Right below our feet in Alaska, huge tectonic plates are crashing into each other, making this one of the most seismically active places in the world. This force is strong enough to create volcanoes and some of the tallest mountains in the world while also causing the Earth’s crust and the plates themselves to break, crack and rupture as the rock is constantly being bent, pushed and pulled.

When the Earth ruptured on Nov. 30, 2018, the rupture was deep inside the ocean plate — a very different type of quake compared to what we experienced here in 1964 or what we saw on the Denali Fault in 2002.

There are three different types of earthquakes that can happen in Alaska, but they can all be traced back to a root cause of the Pacific Plate being forced underneath the North American Plate, where Alaska sits.

In 1964 we experienced what happens when there's friction right at the boundary between these two plates.

"They're moving together at a rate of about 2 1/2 inches per year. And where they collide, friction causes them to stick together,” explained U.S. Geological Survey geologist Rob Witter.

When they stick together, it can force what is called a megathrust earthquake. These types of quakes are close to the Earth's surface and can cover a large area. In 1964 the area was more than 500 miles long and 150 miles wide.

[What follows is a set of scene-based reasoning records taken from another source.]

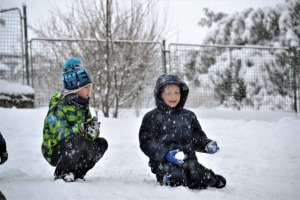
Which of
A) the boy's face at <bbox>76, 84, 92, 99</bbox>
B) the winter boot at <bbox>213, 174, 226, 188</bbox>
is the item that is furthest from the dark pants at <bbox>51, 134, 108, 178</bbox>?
the winter boot at <bbox>213, 174, 226, 188</bbox>

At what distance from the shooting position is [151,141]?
120 inches

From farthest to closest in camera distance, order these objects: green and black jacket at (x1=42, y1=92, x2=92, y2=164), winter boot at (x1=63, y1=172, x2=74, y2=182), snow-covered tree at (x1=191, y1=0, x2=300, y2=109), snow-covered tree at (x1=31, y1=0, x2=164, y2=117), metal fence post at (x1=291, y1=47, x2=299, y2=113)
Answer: metal fence post at (x1=291, y1=47, x2=299, y2=113) → snow-covered tree at (x1=191, y1=0, x2=300, y2=109) → snow-covered tree at (x1=31, y1=0, x2=164, y2=117) → green and black jacket at (x1=42, y1=92, x2=92, y2=164) → winter boot at (x1=63, y1=172, x2=74, y2=182)

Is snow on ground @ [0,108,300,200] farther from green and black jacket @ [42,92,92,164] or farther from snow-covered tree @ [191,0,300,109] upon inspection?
snow-covered tree @ [191,0,300,109]

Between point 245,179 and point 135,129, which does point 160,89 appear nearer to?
point 245,179

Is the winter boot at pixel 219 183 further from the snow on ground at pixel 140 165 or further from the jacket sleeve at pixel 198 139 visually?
the jacket sleeve at pixel 198 139

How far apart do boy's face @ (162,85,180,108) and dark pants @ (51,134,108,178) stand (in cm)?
73

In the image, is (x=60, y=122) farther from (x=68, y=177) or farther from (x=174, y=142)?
(x=174, y=142)

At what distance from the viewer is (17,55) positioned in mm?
7105

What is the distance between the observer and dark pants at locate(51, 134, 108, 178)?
2887 millimetres

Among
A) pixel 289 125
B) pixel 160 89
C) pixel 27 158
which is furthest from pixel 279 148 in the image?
pixel 27 158

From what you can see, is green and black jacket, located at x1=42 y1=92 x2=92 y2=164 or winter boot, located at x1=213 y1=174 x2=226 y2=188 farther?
winter boot, located at x1=213 y1=174 x2=226 y2=188

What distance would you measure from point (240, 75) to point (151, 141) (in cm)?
647

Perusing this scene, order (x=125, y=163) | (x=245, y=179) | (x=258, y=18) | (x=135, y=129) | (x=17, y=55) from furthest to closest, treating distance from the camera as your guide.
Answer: (x=258, y=18), (x=17, y=55), (x=135, y=129), (x=125, y=163), (x=245, y=179)

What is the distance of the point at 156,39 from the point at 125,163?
193 inches
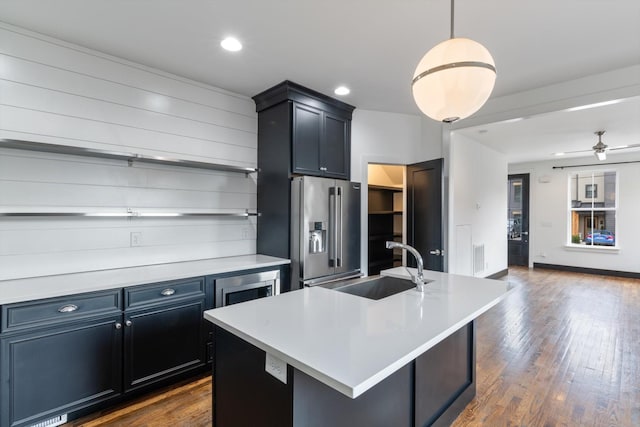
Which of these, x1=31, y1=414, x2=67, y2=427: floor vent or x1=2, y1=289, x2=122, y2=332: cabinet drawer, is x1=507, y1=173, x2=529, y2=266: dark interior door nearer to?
x1=2, y1=289, x2=122, y2=332: cabinet drawer

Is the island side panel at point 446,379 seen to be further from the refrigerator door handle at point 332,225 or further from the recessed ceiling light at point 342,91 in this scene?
the recessed ceiling light at point 342,91

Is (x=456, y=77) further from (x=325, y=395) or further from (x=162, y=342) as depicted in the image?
(x=162, y=342)

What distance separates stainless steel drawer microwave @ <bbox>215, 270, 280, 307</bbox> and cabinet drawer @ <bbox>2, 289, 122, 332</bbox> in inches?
29.0

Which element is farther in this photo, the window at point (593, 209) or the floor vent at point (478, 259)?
the window at point (593, 209)

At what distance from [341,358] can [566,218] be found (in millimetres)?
8425

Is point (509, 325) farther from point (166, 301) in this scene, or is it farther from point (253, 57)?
point (253, 57)

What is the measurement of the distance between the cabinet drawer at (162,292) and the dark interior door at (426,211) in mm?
2637

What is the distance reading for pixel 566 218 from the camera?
732 cm

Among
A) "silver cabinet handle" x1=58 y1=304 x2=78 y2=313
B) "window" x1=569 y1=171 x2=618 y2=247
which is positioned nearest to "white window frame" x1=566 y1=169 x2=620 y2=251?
"window" x1=569 y1=171 x2=618 y2=247

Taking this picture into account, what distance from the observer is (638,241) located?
653 centimetres

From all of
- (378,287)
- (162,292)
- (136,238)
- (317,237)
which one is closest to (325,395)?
(378,287)

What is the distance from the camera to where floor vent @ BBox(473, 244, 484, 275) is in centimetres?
523

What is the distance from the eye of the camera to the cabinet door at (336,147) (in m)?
3.57

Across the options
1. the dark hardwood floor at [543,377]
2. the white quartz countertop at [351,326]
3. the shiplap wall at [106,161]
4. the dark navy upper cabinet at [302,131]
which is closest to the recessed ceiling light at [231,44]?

Location of a megathrust earthquake

The boundary between the plates isn't the only place we see tension.

As the Pacific Plate moves north, Alaska is being compressed from north to south. This forces southern Alaska west, which causes numerous fault systems.

This compression and sheering was the cause of the 2002 magnitude 7.9 Denali Fault earthquake, another shallow and powerful quake that ruptured more than 200 miles of the Earth's surface.

Unlike the shallow quakes of 1964 or 2002, the earthquake that forced the ground to shake across Southcentral in 2018 happened deep inside the Earth.

The Nov. 30 M7.1 earthquake was located within the Pacific Plate

"The third type of fault we have is a fault in the subducting ocean plate here, that dives below Alaska, and the place where it broke was 34 miles below Anchorage right there — a magnitude 7.1 caused by extension of the subducting ocean slab," Witter said.

Witter explains that, as the Pacific Plate is forced under Alaska, it is forced to bend, which causes it to stretch, eventually causing faults where earthquakes happen.

On Nov. 30, 2018, Witter says, an area roughly 15 miles by 20 miles ruptured within the plate, causing shaking that was felt at the surface.